TU‐FG‐BRB‐04: A New Optimization Method for Pre‐Treatment Patient‐Specific Stopping‐Power by Combining Proton Radiography and X‐Ray CT

Purpose: The relative stopping power (RSP) uncertainty is the largest contributor to the range uncertainty in proton therapy. The purpose of this work is to develop a robust and systematic method that yields accurate patient specific RSPs by combining pre‐treatment X‐ray CT and daily proton radiography. Methods: The method is formulated as a penalized least squares optimization (PLSO) problem min(|Ax‐B|). The matrix A represents the cumulative path‐length crossed in each material computed by calculating proton trajectories through the X‐ray CT. The material RSPs are denoted by x and B is the pRad, expressed as water equivalent thickness. The equation is solved using a convex‐conic optimizer. Geant4 simulations were made to assess the feasibility of the method. RSP extracted from the Geant4 materials were used as a reference and the clinical HU‐RSP curve as a comparison. The PLSO was first tested on a Gammex RMI‐467 phantom. Then, anthropomorphic phantoms of the head, pelvis and lung were studied and resulting RSPs were evaluated.

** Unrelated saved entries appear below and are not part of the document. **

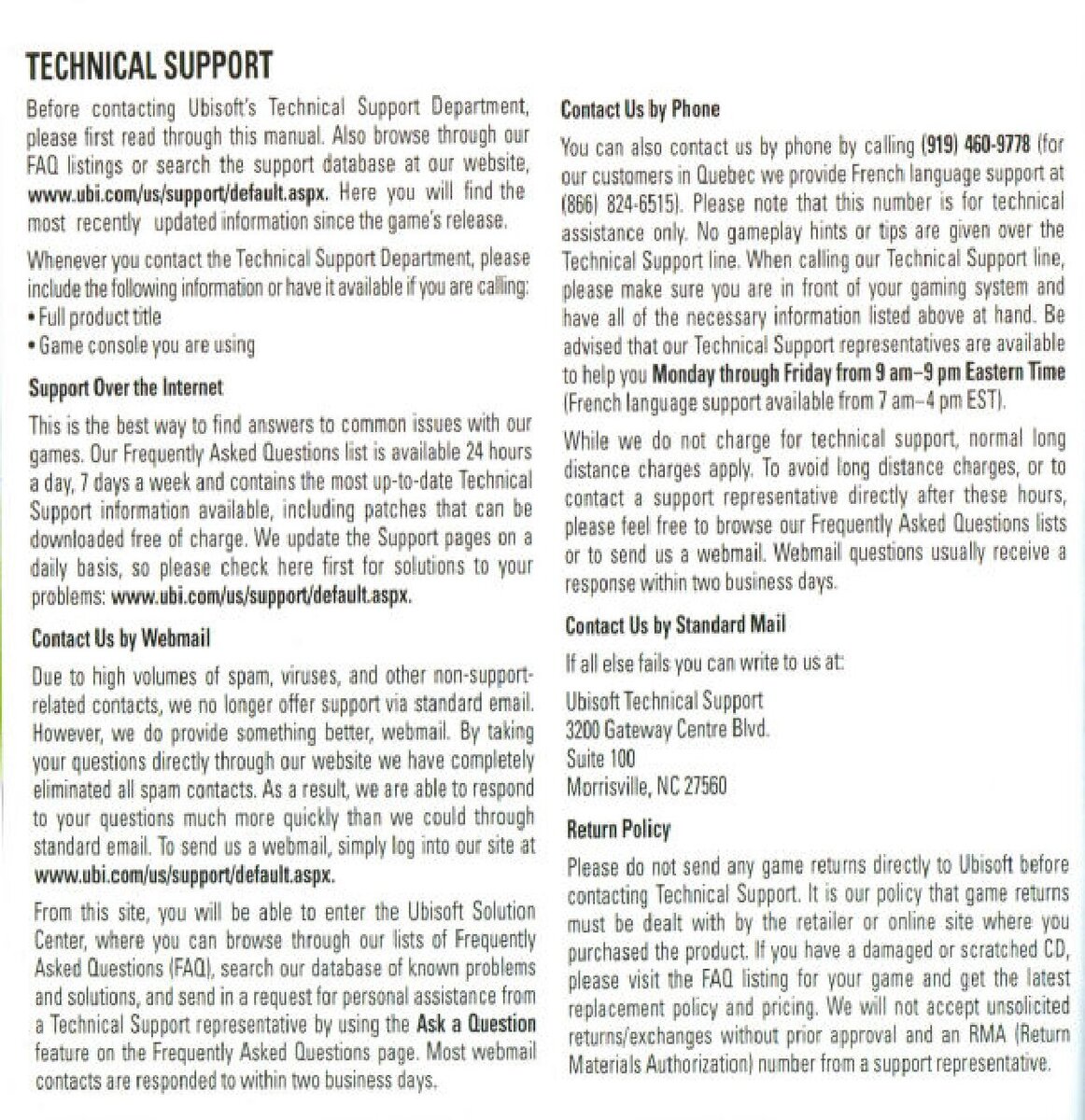 TECHNICAL SUPPORT

Before contacting Ubisoft's Technical Support Department, please first read through this manual. Also browse through our FAQ listings or search the support database at our website, www.ubi.com/us/support/default.aspx. Here you will find the most recently updated information since the game's release.

Whenever you contact the Technical Support Department, please include the following information or have it available if you are calling:
• Full product title
• Game console you are using

Support Over the Internet

This is the best way to find answers to common issues with our games. Our Frequently Asked Questions list is available 24 hours a day, 7 days a week and contains the most up-to-date Technical Support information available, including patches that can be downloaded free of charge. We update the Support pages on a daily basis, so please check here first for solutions to your problems: www.ubi.com/us/support/default.aspx.

Contact Us by Webmail

Due to high volumes of spam, viruses, and other non-support-related contacts, we no longer offer support via standard email. However, we do provide something better, webmail. By taking your questions directly through our website we have completely eliminated all spam contacts. As a result, we are able to respond to your questions much more quickly than we could through standard email. To send us a webmail, simply log into our site at www.ubi.com/us/support/default.aspx.

From this site, you will be able to enter the Ubisoft Solution Center, where you can browse through our lists of Frequently Asked Questions (FAQ), search our database of known problems and solutions, and send in a request for personal assistance from a Technical Support representative by using the Ask a Question feature on the Frequently Asked Questions page. Most webmail contacts are responded to within two business days.

Contact Us by Phone

You can also contact us by phone by calling (919) 460-9778 (for our customers in Quebec we provide French language support at (866) 824-6515). Please note that this number is for technical assistance only. No gameplay hints or tips are given over the Technical Support line. When calling our Technical Support line, please make sure you are in front of your gaming system and have all of the necessary information listed above at hand. Be advised that our Technical Support representatives are available to help you Monday through Friday from 9 am–9 pm Eastern Time (French language support available from 7 am–4 pm EST).

While we do not charge for technical support, normal long distance charges apply. To avoid long distance charges, or to contact a support representative directly after these hours, please feel free to browse our Frequently Asked Questions lists or to send us a webmail. Webmail questions usually receive a response within two business days.

Contact Us by Standard Mail

If all else fails you can write to us at:

Ubisoft Technical Support
3200 Gateway Centre Blvd.
Suite 100
Morrisville, NC 27560

Return Policy

Please do not send any game returns directly to Ubisoft before contacting Technical Support. It is our policy that game returns must be dealt with by the retailer or online site where you purchased the product. If you have a damaged or scratched CD, please visit the FAQ listing for your game and get the latest replacement policy and pricing. We will not accept unsolicited returns/exchanges without prior approval and an RMA (Return Materials Authorization) number from a support representative.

A pencil beam was generated in each phantom to evaluate the proton range accuracy achievable by using the optimized RSPs. Finally, experimental data of a pediatric head phantom (CIRS) were acquired using a recently completed experimental pCT scanner. Results: Numerical simulations showed precise RSP (<0.75%) for Gammex materials except low‐density lung (LN‐300) (1.2%). Accurate RSP have been obtained for the head (µ=−0.10%, 1.5σ=1.12%), lung (µ=−0.33, 1.5σ=1.02%) and pelvis anthropomorphic phantoms (µ=0.12, 1.5σ=0,99%). The range precision has been improved with an average R80 difference to the reference (µ±1.5σ) of −0.20±0.35%, −0.47±0.92% and −0.06±0.17% in the head, lung and pelvis phantoms respectively, compared to the 3.5% clinical margin. Experimental HU‐RSP curve have been produced on the CIRS pediatric head. Conclusion: The proposed PLSO with prior knowledge X‐ray CT shows promising potential (R80 σ<1.0% over all sites) to decrease the range uncertainty.